# Bluray players getting smaller and smaller



## tonyvdb (Sep 5, 2007)

I just bought a refurbished Panasonic 220 bluray player, wow are they ever getting small. the weight is good (almost 7lbs) I guess its to save on cost but it makes it hard to place under any other components in a rack.


----------



## bxbigpipi (Feb 2, 2012)

That's why you have to get an Oppo! They are built to last and they are component sized. It will fit nicely in a rack.


----------



## tonyvdb (Sep 5, 2007)

lll tell you the Panasonic 220 is a super player for the money (it was given the C-Net editors choice award) . the playback quality of DVDs and Bluray is excellent its load time is very quick loading times.
I agree that if I had the money OPPO would be in my system but its too much.


----------



## bxbigpipi (Feb 2, 2012)

You are correct tony, that Panny is a great player!! I was only referring to the size and build of the Oppo. They are making the players smaller and smaller.


----------



## tonyvdb (Sep 5, 2007)

I expect that at some point the players will be as small as the portable CD Walkman we used to carry around with us although I shudder to think of what the longevity and quality will be like if they get that small. I still have my portable CD player made by RioVolt that played CDs as well as burned mp3 CDrs. and it still works.


----------



## RBTO (Jan 27, 2010)

I know you're pain Tony. I got the same player this summer to replace a non-3D Panny, and my sat receiver is too big to sit on top now (no other option), so I plan to make an oak upsidedown U shelf to go over the player just so I put my sat receiver on it. The heft of the old player made me wonder too, since the new one is a flea-weight in comparison. I liked the form factor of the older BD35/60 players and the BDT220 is just a bit too small in my opinion, but performance is what counts, I guess, and that seems to still be there. I really like the fact that it plays so many formats, including mp3s from DVDs and thumbdrives. It will even play from an external hard drive plugged into the USB port (I think there is some top limit on memory size there).


----------



## Osage_Winter (Apr 8, 2010)

I know exactly what you mean -- and hence, as was stated, why I love the aesthetics of my Oppo BDP-83...

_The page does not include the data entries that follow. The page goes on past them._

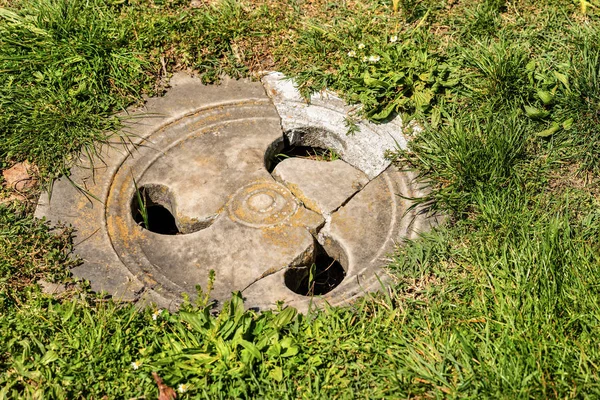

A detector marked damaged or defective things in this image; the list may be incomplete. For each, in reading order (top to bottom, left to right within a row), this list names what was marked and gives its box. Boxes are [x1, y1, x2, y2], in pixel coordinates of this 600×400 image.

broken concrete fragment [274, 159, 368, 216]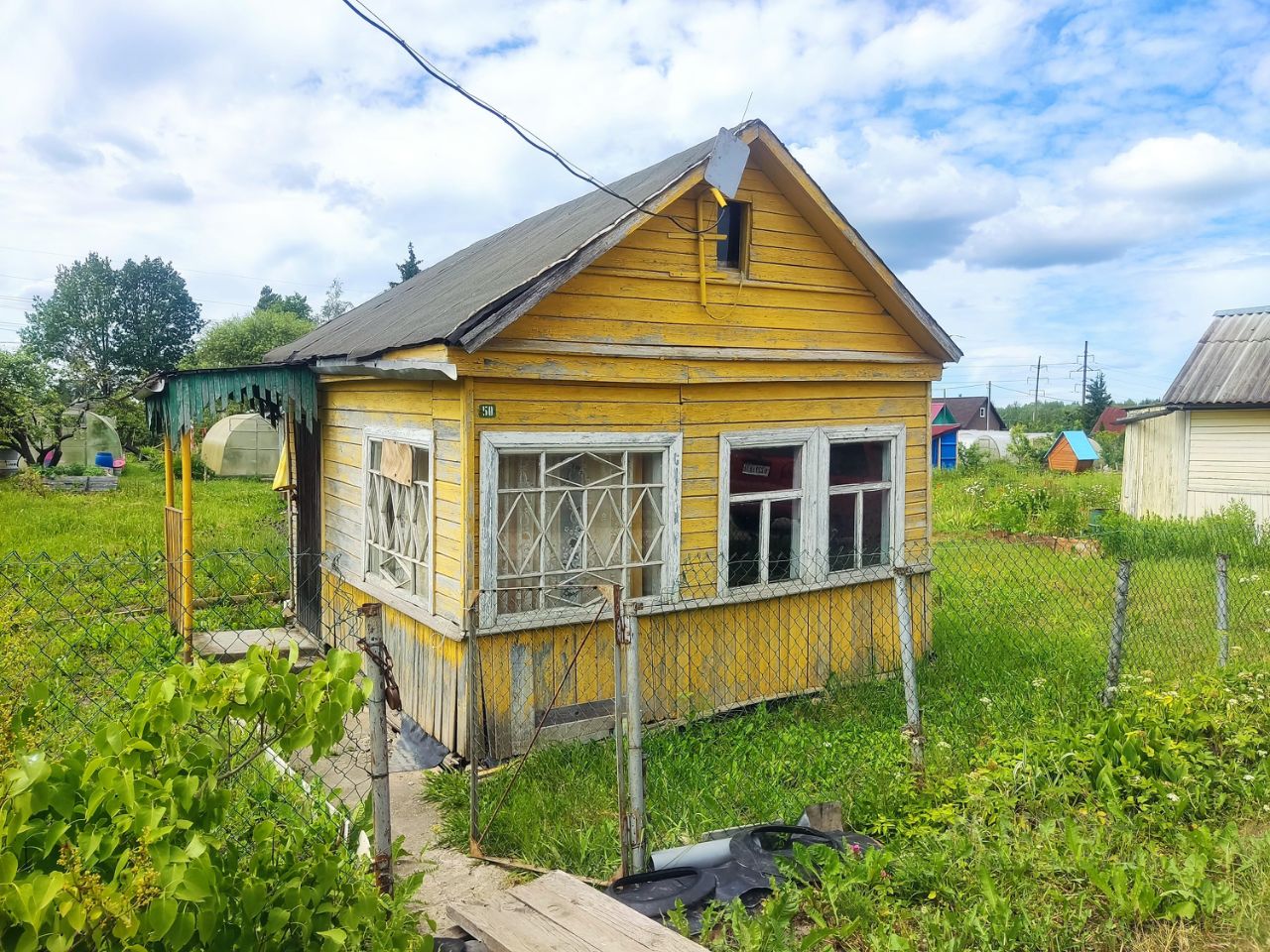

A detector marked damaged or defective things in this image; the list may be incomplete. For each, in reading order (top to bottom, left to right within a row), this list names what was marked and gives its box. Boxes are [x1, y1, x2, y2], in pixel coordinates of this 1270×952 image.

torn green awning [145, 365, 318, 444]
rusty metal pole [363, 604, 391, 893]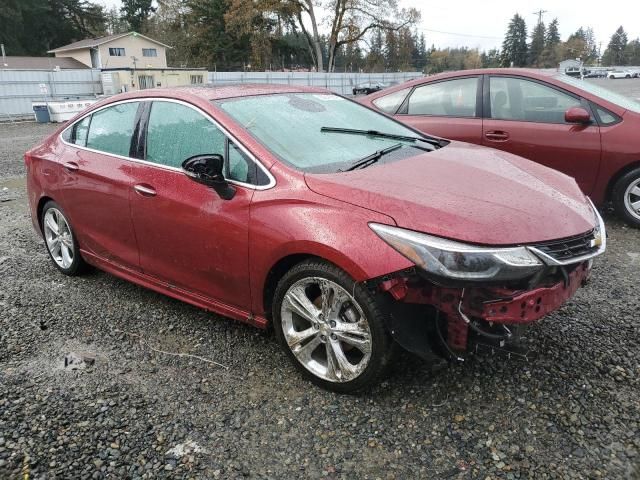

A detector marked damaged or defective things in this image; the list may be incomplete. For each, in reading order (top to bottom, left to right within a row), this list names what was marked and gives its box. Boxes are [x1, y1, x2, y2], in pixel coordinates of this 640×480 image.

front-end collision damage [370, 260, 596, 362]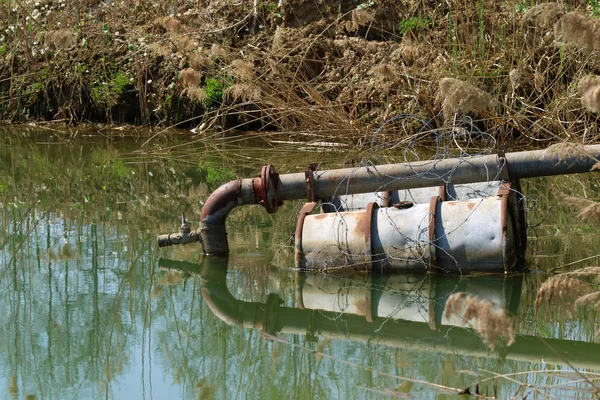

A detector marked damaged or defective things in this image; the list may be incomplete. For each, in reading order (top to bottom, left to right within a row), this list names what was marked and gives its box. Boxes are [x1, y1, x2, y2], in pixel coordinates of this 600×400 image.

white rusty barrel [296, 183, 524, 274]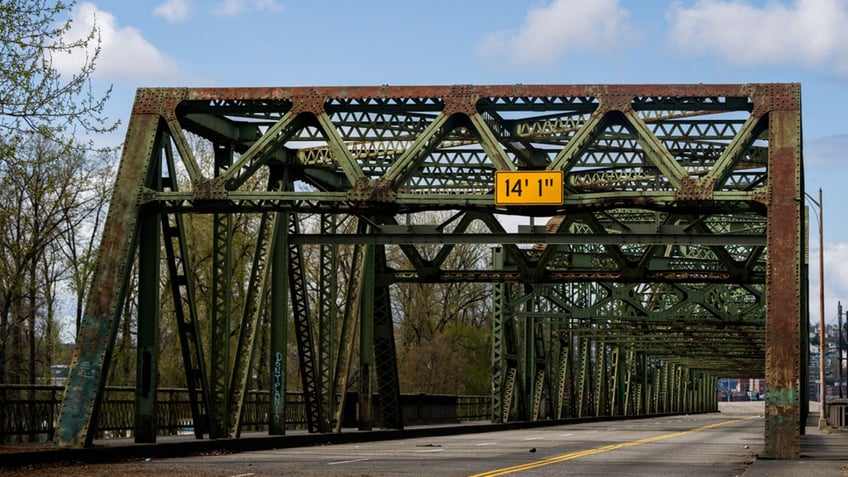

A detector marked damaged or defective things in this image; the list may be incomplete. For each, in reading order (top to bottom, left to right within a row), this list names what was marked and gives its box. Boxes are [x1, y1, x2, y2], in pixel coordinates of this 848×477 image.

rusted steel column [764, 84, 804, 458]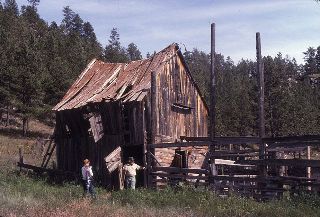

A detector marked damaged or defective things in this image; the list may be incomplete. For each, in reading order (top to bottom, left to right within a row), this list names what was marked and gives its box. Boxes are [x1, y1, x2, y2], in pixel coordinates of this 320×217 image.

rusty corrugated metal roof [53, 43, 176, 111]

Indeed, all the players today look like disposable, plastic wedges you just slip inside your media cabinet or something with no real purpose; the Oppos continue the component look with real brushed aluminum faceplates (LOVE that feature on all electroncs) and somewhat beefy chassis dimensions that make them look and feel like "standard" old-school components. The problem is also that everything is moving towards this "streaming/clouding/internet" etc. trend in entertainment and thus in electronics, and no one sits down to actually WATCH a motion picture in a living room anymore. It's like the BD players have no real purpose unless they're bogged down with interactive/online features and the like, but to me, that's not the point of placing a physical disc in a media player -- I want to be engaged in the film, with full lossless audio and high definition video, uncompressed and untouched by some digital download or streaming method. And that's the direction all the players from the major mames have been taking.

This "seriousness of purpose" Oppo continues to build into their players is the reason why I'd stick with this brand -- sure, there are still companies such as Denon who build oversized monsters of flagship players for $2K that look tons more purposeful than your $200 Panasonics or Sonys or Samsungs that look like you can slip them in your wallet they're so narrow, but most people can't afford that, and Oppo brings it within reason at the sweet spot of $500...:T


----------



## bxbigpipi (Feb 2, 2012)

Osage I agree with you 100%!


----------



## Osage_Winter (Apr 8, 2010)

^^^

:T:T:T


----------